Wednesday, February 27, 2013

On PostgreSQL Inverse mode and database audit table triggers

While working on a different issue, I noticed something strange about a history table. A history table keeps all changes done to the records in the main table - whenever something was inserted, updated or deleted, a record is added to the history table. However, each time something was inserted, there were two records added to the history table. First one had a null value in the main table foreign key field, and the second one had the correct value.

Duplicates in history table

Turns out that the reason is the way NHibernate maps objects to data. In my case, the parent entity knows about the child entity. The child entity, however, has no knowledge of the parent entity. This can be most easily explained by looking at the following snippet:

public class Order
{
 public virtual int Id { get; set; }
 public virtual ICollection<Detail> Details { get; set; }
}

public class Detail
{
 public virtual int Id { get; set; }
 public virtual string Name { get; set; }
}

// ...
var order = new Order();
var detail = new Detail() {Name = "Widget"};

session.Persist(detail);
order.Details.Add(detail);

While the Order knows about the Details, each Detail has no knowledge about the parent Order. PostgreSQL will perform the following sequence of actions:

  • Insert the Order
  • Insert the Detail with OrderId = null
  • Update the Detail with actual OrderId
which in my case looks like this:

Insert, then Update

How can that be fixed so that only one INSERT statement is executed? Well, here is where Inverse comes into play. Check the references at the end of the post for a proper explanation, but the definition is that setting Inverse to true places responsibility of the saving the relationship on the "other side", in this case - on the child. In the mapping, that will look as a change from

mapping.HasMany(x => x.Children).KeyColumn("inventoryitemid")
 .AsSet();

To

mapping.HasMany(x => x.Children).KeyColumn("inventoryitemid")
 .AsSet()
 .Inverse(); 

And the code snippet should now look this way

public class Order
{
 public virtual int Id { get; set; }
 public virtual ICollection<Detail> Details { get; set; }
}

public class Detail
{
 public virtual Order Order { get; set; }
 public virtual int Id { get; set; }
 public virtual string Name { get; set; }
}

// ...
var order = new Order();
var detail = new Detail() {Name = "Widget", Order = order};

session.Persist(detail);
order.Details.Add(detail);

Note how the Order is added to Detail and also is passed when the Detail object is created.

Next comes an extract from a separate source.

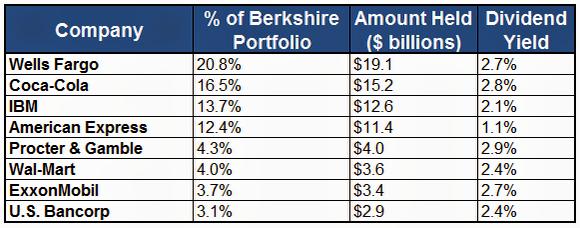 Le principali azioni contenute nel portafoglio di Berkshire Hathaway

In my case, the profiler now shows the following:

Insert only

So, problem solved? Well, yes and no. While profiling the modified solution, I found that now a lot more actions were logged in the same scenario - most of them were second level cache access. The impact on performance is not immediately obvious, but hardly beneficial.

Second level cache access

It is likely that by adding a reference to the parent I forced NHibernate to retrieve the whole parent entity. Eventually, not having enough time to evaluate full impact of the change, a somewhat "compromise" solution was chosen: modify a trigger that inserts into a "history" table to check if the value of a foreign key is not null.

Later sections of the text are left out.